(A block of data)

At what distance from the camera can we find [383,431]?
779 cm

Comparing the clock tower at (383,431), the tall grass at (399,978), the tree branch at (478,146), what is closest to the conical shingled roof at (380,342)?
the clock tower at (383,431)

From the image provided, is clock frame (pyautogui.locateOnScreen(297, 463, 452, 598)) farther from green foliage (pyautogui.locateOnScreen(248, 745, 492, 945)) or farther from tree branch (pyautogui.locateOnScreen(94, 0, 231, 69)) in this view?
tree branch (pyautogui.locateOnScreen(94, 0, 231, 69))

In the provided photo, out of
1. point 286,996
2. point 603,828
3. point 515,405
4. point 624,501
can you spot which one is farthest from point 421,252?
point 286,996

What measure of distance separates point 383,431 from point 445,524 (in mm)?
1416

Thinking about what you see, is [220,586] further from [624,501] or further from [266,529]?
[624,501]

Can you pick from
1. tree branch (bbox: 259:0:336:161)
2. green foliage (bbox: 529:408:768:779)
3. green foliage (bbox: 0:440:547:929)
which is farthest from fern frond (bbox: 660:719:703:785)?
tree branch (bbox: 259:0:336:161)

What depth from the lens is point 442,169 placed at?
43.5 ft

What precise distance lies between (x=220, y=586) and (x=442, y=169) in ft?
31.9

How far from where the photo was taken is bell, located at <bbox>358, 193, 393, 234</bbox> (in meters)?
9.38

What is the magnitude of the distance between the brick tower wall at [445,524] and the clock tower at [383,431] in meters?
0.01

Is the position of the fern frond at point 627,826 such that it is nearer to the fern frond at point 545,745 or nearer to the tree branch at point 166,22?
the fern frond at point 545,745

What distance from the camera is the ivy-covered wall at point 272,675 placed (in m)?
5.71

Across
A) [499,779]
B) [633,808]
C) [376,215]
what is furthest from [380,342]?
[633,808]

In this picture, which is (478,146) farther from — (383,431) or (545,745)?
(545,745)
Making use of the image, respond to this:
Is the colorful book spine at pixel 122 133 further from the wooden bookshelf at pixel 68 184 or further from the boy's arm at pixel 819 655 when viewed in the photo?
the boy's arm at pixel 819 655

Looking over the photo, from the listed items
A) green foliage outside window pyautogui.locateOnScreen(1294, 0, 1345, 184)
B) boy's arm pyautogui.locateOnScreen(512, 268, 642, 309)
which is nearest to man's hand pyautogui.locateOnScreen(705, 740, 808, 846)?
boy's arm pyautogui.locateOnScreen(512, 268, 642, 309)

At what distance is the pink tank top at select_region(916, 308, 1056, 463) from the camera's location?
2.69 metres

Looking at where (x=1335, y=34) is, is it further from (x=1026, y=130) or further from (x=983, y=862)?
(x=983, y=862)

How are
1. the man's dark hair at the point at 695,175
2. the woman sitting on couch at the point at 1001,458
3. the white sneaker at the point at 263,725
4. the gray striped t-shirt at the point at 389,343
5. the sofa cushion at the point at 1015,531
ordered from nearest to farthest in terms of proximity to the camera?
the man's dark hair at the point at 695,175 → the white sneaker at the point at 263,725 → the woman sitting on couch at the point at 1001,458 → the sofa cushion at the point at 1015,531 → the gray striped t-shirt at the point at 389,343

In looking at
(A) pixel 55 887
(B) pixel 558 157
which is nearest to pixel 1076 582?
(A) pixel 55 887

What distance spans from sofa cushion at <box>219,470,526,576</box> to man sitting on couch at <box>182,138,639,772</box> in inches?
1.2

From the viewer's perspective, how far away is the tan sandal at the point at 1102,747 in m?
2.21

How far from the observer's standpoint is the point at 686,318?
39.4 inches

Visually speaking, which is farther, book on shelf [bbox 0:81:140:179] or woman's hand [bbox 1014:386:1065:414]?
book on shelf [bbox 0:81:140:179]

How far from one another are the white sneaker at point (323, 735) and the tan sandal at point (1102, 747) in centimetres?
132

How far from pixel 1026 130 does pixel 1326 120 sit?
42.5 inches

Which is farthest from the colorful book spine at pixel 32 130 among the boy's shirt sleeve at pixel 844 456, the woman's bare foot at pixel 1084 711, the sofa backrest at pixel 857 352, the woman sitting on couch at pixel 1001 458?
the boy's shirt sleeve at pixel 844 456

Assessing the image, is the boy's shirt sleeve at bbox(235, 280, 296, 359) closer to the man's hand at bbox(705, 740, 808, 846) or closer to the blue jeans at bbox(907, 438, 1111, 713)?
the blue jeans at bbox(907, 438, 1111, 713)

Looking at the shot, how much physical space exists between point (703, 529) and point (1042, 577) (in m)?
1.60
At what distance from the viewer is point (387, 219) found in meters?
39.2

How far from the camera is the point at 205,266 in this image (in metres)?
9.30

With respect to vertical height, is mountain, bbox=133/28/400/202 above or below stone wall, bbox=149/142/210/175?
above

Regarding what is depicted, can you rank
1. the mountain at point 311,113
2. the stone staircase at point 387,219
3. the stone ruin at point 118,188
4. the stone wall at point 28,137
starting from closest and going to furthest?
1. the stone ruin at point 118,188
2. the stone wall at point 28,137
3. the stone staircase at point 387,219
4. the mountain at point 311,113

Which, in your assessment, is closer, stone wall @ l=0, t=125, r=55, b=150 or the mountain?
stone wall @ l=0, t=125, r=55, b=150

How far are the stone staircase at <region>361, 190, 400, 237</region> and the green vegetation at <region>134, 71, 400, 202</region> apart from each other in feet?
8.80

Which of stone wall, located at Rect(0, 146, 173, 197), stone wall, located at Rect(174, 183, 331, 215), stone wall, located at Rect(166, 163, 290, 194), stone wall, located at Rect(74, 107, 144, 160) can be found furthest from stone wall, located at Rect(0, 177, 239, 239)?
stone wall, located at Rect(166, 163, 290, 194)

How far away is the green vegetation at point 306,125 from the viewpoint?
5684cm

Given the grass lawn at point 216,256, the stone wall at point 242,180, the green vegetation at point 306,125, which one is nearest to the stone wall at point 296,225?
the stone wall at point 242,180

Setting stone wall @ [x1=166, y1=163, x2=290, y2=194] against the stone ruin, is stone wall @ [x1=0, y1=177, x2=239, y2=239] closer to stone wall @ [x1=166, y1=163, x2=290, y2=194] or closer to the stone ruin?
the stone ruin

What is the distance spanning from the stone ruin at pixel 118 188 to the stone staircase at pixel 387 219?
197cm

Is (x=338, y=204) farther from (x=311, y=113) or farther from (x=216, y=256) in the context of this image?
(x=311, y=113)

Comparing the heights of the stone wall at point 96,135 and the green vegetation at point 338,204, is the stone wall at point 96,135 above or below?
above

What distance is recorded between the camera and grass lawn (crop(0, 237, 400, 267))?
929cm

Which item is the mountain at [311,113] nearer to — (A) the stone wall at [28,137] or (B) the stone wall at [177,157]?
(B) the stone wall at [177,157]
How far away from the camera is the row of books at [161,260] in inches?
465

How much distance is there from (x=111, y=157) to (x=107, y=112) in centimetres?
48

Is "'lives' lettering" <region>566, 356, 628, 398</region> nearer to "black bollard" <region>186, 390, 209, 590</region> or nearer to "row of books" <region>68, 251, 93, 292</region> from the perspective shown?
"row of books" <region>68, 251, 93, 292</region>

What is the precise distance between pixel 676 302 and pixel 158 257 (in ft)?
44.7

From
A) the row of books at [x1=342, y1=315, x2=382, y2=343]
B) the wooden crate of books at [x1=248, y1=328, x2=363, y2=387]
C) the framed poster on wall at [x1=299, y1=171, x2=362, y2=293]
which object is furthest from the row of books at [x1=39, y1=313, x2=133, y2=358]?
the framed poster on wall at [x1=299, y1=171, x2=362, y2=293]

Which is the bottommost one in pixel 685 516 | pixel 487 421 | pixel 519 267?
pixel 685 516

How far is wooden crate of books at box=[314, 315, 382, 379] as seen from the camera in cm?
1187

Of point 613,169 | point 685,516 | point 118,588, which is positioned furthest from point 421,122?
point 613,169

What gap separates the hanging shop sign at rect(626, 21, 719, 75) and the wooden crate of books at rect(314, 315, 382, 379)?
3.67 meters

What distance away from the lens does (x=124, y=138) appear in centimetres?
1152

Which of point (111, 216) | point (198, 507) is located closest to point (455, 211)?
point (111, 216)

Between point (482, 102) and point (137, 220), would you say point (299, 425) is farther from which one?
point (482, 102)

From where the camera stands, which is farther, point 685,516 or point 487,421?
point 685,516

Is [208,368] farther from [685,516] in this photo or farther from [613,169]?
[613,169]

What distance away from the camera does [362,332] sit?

EXERCISE AIM:
Print again the material above, limited to the lines from the one holding "How far away from" through the last, inclusive.

RESPONSE BELOW:
How far away from the camera is the row of books at [161,260] in inches?
465

How much distance is there from (x=111, y=157) to (x=107, y=112) in centimetres?
48

Is "'lives' lettering" <region>566, 356, 628, 398</region> nearer to "black bollard" <region>186, 390, 209, 590</region> or nearer to "row of books" <region>68, 251, 93, 292</region> from the perspective shown?
"row of books" <region>68, 251, 93, 292</region>

What is the precise distance between pixel 676 302 and pixel 158 257 (in ft)?
44.7

From
A) the row of books at [x1=342, y1=315, x2=382, y2=343]
B) the wooden crate of books at [x1=248, y1=328, x2=363, y2=387]
C) the framed poster on wall at [x1=299, y1=171, x2=362, y2=293]
which object is furthest from the row of books at [x1=39, y1=313, x2=133, y2=358]?
the framed poster on wall at [x1=299, y1=171, x2=362, y2=293]

Which is the bottommost one in pixel 685 516 | pixel 487 421 | pixel 519 267?
pixel 685 516

How far is wooden crate of books at box=[314, 315, 382, 379] as seen from the camera in cm?
1187

Of point 613,169 | point 685,516 | point 118,588, which is positioned furthest from point 421,122?
point 613,169

What gap separates the hanging shop sign at rect(626, 21, 719, 75) and the wooden crate of books at rect(314, 315, 382, 379)?
3.67 meters

What distance away from the lens does (x=124, y=138) appear in centimetres?
1152

Which of point (111, 216) | point (198, 507) is located closest to point (455, 211)?
point (111, 216)

Between point (482, 102) and point (137, 220), would you say point (299, 425) is farther from which one?
point (482, 102)

From where the camera stands, which is farther, point 685,516 or point 487,421?
point 685,516

Is [208,368] farther from [685,516] in this photo or farther from [613,169]?
[613,169]

What distance away from the camera does [362,332] sit?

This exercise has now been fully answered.